The coalition’s approach to foreign policy is not to have a foreign policy. There is no Cameron doctrine. As events unfold in Egypt, the government does not even know what it wants to happen. Alistair Burt, the Middle East minister, summed up this position rather brilliantly when he said ‘the tide is turning very strongly. It’s not for us to sit here in London and work out where that tide is going to go.’
History had reached a turning point but the coalition wasn’t sure which way it wanted it to turn.
It is strange to think that in 2005 David Cameron ran for the Tory leadership as the neoconservative candidate. In late August, with his campaign stuttering, Cameron delivered an unapologetically hawkish speech: jihadism was equivalent to Nazism and weakness was provocative.

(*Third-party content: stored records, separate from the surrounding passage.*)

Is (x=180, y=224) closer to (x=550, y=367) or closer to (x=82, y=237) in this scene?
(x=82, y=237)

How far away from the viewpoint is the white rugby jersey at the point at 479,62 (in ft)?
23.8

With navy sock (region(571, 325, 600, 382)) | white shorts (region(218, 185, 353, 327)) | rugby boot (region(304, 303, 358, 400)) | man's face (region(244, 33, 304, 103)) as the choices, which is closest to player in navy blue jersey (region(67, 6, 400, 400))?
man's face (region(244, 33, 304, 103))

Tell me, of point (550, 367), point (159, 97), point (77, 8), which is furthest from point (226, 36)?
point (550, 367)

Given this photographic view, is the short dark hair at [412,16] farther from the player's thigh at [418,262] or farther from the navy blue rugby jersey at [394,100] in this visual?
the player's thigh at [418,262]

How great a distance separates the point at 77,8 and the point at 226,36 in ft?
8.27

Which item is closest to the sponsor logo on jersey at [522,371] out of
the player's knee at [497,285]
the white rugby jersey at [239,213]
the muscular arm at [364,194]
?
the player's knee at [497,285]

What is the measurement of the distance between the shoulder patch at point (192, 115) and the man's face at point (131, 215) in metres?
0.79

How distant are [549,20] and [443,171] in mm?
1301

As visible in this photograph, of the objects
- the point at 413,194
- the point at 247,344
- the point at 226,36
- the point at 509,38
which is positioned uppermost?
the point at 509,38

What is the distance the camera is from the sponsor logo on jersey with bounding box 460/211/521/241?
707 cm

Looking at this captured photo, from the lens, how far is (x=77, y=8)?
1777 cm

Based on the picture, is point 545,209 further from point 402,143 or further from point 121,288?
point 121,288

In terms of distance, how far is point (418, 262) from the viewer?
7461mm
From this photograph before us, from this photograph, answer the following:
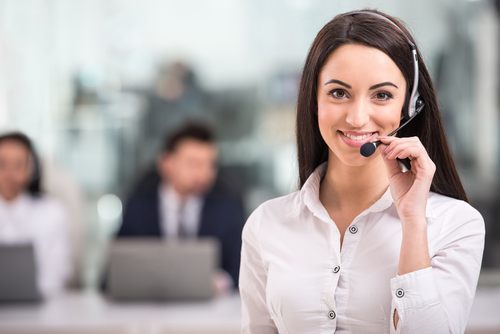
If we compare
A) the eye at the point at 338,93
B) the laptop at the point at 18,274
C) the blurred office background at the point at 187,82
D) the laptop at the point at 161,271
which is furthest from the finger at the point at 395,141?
the blurred office background at the point at 187,82

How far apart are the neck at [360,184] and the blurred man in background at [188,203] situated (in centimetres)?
224

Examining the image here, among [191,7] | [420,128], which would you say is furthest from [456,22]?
[420,128]

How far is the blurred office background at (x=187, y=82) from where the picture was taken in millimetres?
6129

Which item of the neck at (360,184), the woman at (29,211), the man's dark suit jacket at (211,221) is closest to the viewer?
the neck at (360,184)

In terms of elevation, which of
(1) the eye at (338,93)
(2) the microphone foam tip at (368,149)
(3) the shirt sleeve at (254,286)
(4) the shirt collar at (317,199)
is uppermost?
(1) the eye at (338,93)

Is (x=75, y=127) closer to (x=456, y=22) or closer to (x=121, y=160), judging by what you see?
(x=121, y=160)

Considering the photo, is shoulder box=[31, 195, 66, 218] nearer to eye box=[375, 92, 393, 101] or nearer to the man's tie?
the man's tie

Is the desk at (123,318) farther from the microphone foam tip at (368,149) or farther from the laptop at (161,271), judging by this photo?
the microphone foam tip at (368,149)

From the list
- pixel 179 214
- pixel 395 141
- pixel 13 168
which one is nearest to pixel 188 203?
pixel 179 214

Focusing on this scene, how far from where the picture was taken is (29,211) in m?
4.11

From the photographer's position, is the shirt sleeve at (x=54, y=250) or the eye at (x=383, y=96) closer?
the eye at (x=383, y=96)

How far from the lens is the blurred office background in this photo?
613 centimetres

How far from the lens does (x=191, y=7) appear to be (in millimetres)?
6121

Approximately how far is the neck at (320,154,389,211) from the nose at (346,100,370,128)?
0.48 feet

Whether he ever believed what he was saying is debatable. This sight of Michael Gove standing at the back of the auditorium mouthing the words rather suggested that these were not Cameron’s own thoughts.
Once elected, Cameron ploughed a different foreign furrow. On the fifth anniversary of 9/11, Cameron said that he was not a neoconservative. Since then, Tory foreign policy has been all about moving the country on from the ideological certainties of the Blair years. But in doing so, the Tories have left themselves without a way of understanding the world.
Some Conservatives are happy with this intellectual vacuum. For them, Hippocrates is a better guide to foreign policy than Thucydides. First do no harm they say, pointing to Iraq.
Those within the party machine plead mitigation. They claim that ‘Blair inherited a very different Britain’. The fiscal crisis and the public’s scepticism of foreign entanglements post-Afghanistan and Iraq, they say, makes an ambitious foreign policy impossible. ‘When your home base is shaky, you have to pick your fights more carefully,’ says one Tory.